PROBLEMS TO WORK ON
1. Take the entries from their first line through the line that contains "cracked asphalt [0, 387, 1339, 896]", and set those lines out as a numbered list, leaving out any blank lines.
2. Carry on the piece about the problem with poetry, picking up right after its last sentence.

#### PASSAGE SHOWN ####

Breaking Signs: The Problem With Poetry

"I FIND IT hard to like poets. They don’t say what they mean,” Damaso said. We had taught in the same college in Benguet.

After some thirty years, we bumped into each other outside a music store in Quezon City. I invited him to a nearby shop for coffee. He was now an executive vice president of an insurance company. After the obligatory polite inquiries into each other’s individual life, our talk meandered into the matter of communication. I mentioned that I had become a serious creative writer and had published some six books of poems. That was when he made his critical remark. "They beat around the bush, you know, and that’s misleading," he continued. "In my line of job, we value straight talk, we lay everything clearly on the table so there won’t be any misunderstanding. But you, poets—and don’t take this personally—enjoy torturing your readers with your verbal obscurity. I remember the book you gave me, your first book I think, The Ark and Other Poems—"

"The Cave and Other Poems," I corrected him.

"Yes. It was published in Baguio City. I carried it with me for one week, trying to figure out what you were trying to say about Rizal and Bonifacio and Helen of Troy and Giotto but I gave up. You always had me puzzled and guessing. Why don’t you just say what you mean and be finished with it?" He flicked the cuff of his silk shirt.

#### DATA RECORDS ####

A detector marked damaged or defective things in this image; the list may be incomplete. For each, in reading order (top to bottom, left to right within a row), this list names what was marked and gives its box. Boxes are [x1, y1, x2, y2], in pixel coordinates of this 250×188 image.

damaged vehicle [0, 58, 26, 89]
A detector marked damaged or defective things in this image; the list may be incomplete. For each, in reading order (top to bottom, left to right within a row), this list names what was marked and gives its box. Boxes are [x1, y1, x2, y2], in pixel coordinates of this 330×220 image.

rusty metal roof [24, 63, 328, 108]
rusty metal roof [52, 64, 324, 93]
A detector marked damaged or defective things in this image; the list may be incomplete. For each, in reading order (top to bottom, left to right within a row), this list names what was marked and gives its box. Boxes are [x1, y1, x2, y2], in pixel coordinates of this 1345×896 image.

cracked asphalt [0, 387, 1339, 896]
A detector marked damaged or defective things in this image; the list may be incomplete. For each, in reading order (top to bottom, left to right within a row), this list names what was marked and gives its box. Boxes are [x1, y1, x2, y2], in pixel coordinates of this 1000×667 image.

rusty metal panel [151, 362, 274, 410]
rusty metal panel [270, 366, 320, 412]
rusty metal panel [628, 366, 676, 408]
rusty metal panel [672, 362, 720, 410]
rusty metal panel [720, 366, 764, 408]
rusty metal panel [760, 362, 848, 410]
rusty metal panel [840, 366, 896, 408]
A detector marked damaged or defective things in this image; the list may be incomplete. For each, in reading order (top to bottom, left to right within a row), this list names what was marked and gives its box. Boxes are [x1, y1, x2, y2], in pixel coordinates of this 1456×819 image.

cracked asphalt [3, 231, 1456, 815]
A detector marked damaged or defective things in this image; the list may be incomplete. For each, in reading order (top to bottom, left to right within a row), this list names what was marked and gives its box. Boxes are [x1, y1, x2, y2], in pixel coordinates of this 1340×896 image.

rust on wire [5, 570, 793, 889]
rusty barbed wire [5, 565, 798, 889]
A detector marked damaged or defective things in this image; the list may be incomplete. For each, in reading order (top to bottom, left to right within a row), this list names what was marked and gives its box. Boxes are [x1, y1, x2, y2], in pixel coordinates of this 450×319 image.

####

OUTPUTS FOR THE TASKS
1.
1. A detector marked damaged or defective things in this image; the list may be incomplete. For each, in reading order (top to bottom, left to right within a row), this list names what was marked and gives its box. Boxes are [x1, y1, x2, y2], in pixel coordinates of this 250×188 image.
2. damaged vehicle [0, 58, 26, 89]
3. A detector marked damaged or defective things in this image; the list may be incomplete. For each, in reading order (top to bottom, left to right within a row), this list names what was marked and gives its box. Boxes are [x1, y1, x2, y2], in pixel coordinates of this 330×220 image.
4. rusty metal roof [24, 63, 328, 108]
5. rusty metal roof [52, 64, 324, 93]
6. A detector marked damaged or defective things in this image; the list may be incomplete. For each, in reading order (top to bottom, left to right within a row), this list names what was marked and gives its box. Boxes are [x1, y1, x2, y2], in pixel coordinates of this 1345×896 image.
7. cracked asphalt [0, 387, 1339, 896]

2.
"But that’s not how poetry works," I said. "It epitomizes people’s highest aesthetic verbalization of social realities. Its linguistic configurations attempt to capture the human condition at its evanescent point. It is language raised to the ultimate degree, as the American poet Paul Engle said, because the poem, limited as it is by the insufficiency of language to transmit experience in its complete form, tries to subvert that language and squeeze as much meaning from it as possible—"

"There you go again," he interrupted me. "You’ll not make an insurance salesman. You’ll never close a deal with obliqueness and indirection coloring your words. The target client must be told quickly and briefly and exactly what he’s getting into so that he knows where he’s putting his money."

"Not if he reads the fine prints, ha ha."

"But even our fine prints have clarity of expression. You won’t misunderstand them. Now, if the target client doesn’t read them, that’s his mistake. But a poem—I don’t know…It seems to be an apology for bad communication. Soon you’ll be quoting Robert Frost on poetry being the only possible way of saying something and meaning another, or Marianne Moore that it is an imagined garden with real frogs in it or something. Well, it can have a zebra or a panda in it for all I care, but if it doesn’t tell me what it means, it has no value to me."

"I see you are a literalist. It will really be difficult for you to appreciate poetry which requires a profound imagination to sort out linguistic indirection, implicitness and allusiveness. You don’t like reading between the lines to see meaning that are not obvious in the text, but which are embedded there by the very arrangement of the words. You must realize that the poem represents a kind of code—it is a human experience waiting to be uncovered and discovered. Its tropes increase the sense of urgency needed to grasp its significance and the subsequent aesthetic pleasure upon its understanding. The imaginary is transformed into the real through the machinery of the metaphoric mind."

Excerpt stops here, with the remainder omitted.